It was found that Sn does indeed embrittle the alloys, so much so that the T9 temper was impossible to produce in the Al—Mg—Si alloy with an addition of Sn alone. The embrittling effect of Sn is most obvious in the T6 condition. Although the additions of Fe and Sn, and Zr and Sn, were shown to improve the strength of the alloy in the T6 condition, it is possible for the control alloy to reach a similar combination of strength and ductility through an alternate processing route. However, in the other three tempers, the modified alloys showed a significant increase in strength without sacrificing ductility. It is believed that the reason for this in the alloy with Fe/Sn is that Sn refines the Mg—Si phase so that there is a higher number density of finer precipitates, and the Fe is believed to trap the Sn at the interfaces of intermetallic phases rather than at grain boundaries. In the alloys with Zr/Sn, and with an additional aging step prior to solutionizing, Al₃Zr nanoprecipitates increase strength. In the modified T8 temper, fine precipitates are formed during the first aging step. These precipitates are believed to form dislocation entanglements during the subsequent cold working, which remain stable during the secondary aging and add to the strength.

In some disclosed embodiments, a fabricated aluminum alloy structure comprises about 0.6% to about 0.9% by weight magnesium, about 0.35% to about 0.7% by weight silicon, about 0.2% to about 0.5% by weight zirconium, and about 0.005% to about 0.2% by weight tin, with aluminum as the remainder; and comprises Al₃Zr nanoscale precipitates having an average diameter of no more than about 20 nm, having an L1₂ structure in an α-Al face centered cubic matrix, and having an average number density of at least about 20²¹ m⁻³; where the aluminum alloy structure has a thermal conductivity of at least about 185 W/mK, a yield strength of at least about 270 MPa, and a tensile strength of at least about 290 MPa. In some disclosed embodiments, the aluminum alloy structure comprises about 0.4% by weight zirconium and about 0.1% by weight tin. In some disclosed embodiments, the aluminum alloy structure comprises no more than about 0.1% by weight copper as an impurity, and no more than about 0.5% by weight iron as an impurity.

+++++

*Problems to work on:*
[a] In the aluminum alloy text, recast the paragraph that begins "It was found that Sn does indeed embrittle" as a short bulleted list that keeps its main findings.
[b] Go on with the aluminum alloy text, starting after its final sentence.

*Entries provided:*
+++++

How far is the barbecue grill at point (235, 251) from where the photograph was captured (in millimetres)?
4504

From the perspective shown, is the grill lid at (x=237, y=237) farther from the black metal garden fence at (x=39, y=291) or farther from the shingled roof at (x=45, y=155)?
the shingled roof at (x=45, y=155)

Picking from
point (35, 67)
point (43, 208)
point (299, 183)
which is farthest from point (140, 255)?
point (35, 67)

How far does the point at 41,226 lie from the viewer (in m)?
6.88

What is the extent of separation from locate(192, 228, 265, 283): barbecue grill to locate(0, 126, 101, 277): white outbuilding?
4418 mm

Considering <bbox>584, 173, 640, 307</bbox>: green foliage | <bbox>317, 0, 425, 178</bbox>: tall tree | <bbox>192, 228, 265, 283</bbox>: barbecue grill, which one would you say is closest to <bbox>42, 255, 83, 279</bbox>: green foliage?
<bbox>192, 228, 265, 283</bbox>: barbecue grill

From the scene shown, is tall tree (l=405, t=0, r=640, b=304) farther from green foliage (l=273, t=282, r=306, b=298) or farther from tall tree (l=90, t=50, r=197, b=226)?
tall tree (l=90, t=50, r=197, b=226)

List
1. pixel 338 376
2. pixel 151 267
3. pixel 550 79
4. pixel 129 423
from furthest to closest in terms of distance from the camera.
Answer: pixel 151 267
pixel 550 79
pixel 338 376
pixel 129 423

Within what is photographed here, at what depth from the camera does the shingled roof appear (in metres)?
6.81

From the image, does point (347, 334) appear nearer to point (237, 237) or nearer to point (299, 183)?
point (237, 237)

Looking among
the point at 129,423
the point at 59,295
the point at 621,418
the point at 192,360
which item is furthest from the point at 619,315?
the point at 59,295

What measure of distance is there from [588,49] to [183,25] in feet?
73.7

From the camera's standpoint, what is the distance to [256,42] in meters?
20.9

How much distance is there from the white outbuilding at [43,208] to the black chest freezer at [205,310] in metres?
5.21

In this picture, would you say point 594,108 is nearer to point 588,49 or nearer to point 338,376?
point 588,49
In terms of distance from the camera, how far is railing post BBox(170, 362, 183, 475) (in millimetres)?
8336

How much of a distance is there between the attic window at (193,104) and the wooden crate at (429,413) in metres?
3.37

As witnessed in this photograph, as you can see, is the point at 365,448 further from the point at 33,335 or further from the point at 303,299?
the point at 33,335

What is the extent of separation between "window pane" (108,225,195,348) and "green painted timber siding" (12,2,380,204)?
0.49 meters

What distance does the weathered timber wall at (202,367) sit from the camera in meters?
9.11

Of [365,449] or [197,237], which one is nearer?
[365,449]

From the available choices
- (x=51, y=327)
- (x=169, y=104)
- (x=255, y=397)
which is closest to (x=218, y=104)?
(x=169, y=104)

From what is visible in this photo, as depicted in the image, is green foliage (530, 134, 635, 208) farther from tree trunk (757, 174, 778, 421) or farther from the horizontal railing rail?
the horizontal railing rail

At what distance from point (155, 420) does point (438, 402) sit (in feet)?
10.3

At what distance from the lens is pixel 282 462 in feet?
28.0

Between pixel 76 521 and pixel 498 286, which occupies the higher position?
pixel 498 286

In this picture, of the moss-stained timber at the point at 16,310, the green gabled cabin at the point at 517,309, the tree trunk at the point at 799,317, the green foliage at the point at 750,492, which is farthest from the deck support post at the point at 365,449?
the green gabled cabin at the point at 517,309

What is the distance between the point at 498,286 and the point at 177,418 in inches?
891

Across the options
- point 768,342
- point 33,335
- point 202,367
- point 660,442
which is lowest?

+++++

*Answers to the exercises:*
[a]
- Sn embrittles the alloys. The T9 temper could not be produced in the Al—Mg—Si alloy with Sn alone, and the effect is most obvious in the T6 condition.
- In T6, the Fe/Sn and Zr/Sn additions improved strength. The control alloy can still reach a similar mix of strength and ductility through another processing route.
- In the other three tempers, the modified alloys gained significant strength without losing ductility.
- In the Fe/Sn alloy, Sn is believed to refine the Mg—Si phase into a higher number density of finer precipitates. Fe is believed to trap Sn at intermetallic interfaces rather than at grain boundaries.
- In the Zr/Sn alloys with an extra aging step before solutionizing, Al₃Zr nanoprecipitates increase strength.
- In the modified T8 temper, fine precipitates form in the first aging step. They are believed to create dislocation entanglements during cold working, and these stay stable through secondary aging and add strength.

[b]
In some disclosed embodiments, a fabricated aluminum alloy structure comprises about 0.6% to about 0.9% by weight magnesium, about 0.35% to about 0.7% by weight silicon, about 0.2% to about 0.5% by weight zirconium, and about 0.005% to about 0.2% by weight tin, with aluminum as the remainder; and comprises Al₃Zr nanoscale precipitates having an average diameter of no more than about 20 nm, having an L1₂ structure in an α-Al face centered cubic matrix, and having an average number density of at least about 20²¹ m⁻³; where the aluminum alloy structure has a yield strength of at least about 400 MPa, a tensile strength of at least about 420 MPa, and an elongation at break of at least about 3%. In some disclosed embodiments, the aluminum alloy structure comprises about 0.4% by weight zirconium and about 0.1% by weight tin. In some disclosed embodiments, the aluminum alloy structure comprises no more than about 0.1% by weight copper as an impurity, and no more than about 0.5% by Weight iron as an impurity.

In some disclosed embodiments, a fabricated aluminum alloy structure comprises about 0.6% to about 0.9% by weight magnesium, about 0.35% to about 0.7% by weight silicon, about 0.2% to about 0.5% by weight zirconium, and about 0.005% to about 0.2% by weight tin, with aluminum as the remainder; and comprises Al₃Zr nanoscale precipitates having an average diameter of no more than about 20 nm, having an L1₂ structure in an α-Al face centered cubic matrix, and having an average number density of at least about 20²¹ m⁻³; Where the aluminum alloy structure has a yield strength of at least about 270 MPa, a tensile strength of at least about 290 MPa, and an elongation at break of at least about 8%. In some disclosed embodiments, the aluminum alloy structure comprises about 0.4% by weight zirconium and about 0.1% by weight tin. In some disclosed embodiments, the aluminum alloy structure comprises no more than about 0.1% by weight copper as an impurity, and no more than about 0.5% by weight iron as an impurity.

In some disclosed embodiments, a fabricated aluminum alloy structure comprises about 0.6% to about 0.9% by weight magnesium, about 0.35% to about 0.7% by weight silicon, about 0.2% by weight iron, and about 0.1% weight tin, with aluminum as the remainder; where the aluminum alloy structure has a yield strength of at least about 400 MPa, a tensile strength of at least about 410 MPa, and an elongation at break of at least about 2%.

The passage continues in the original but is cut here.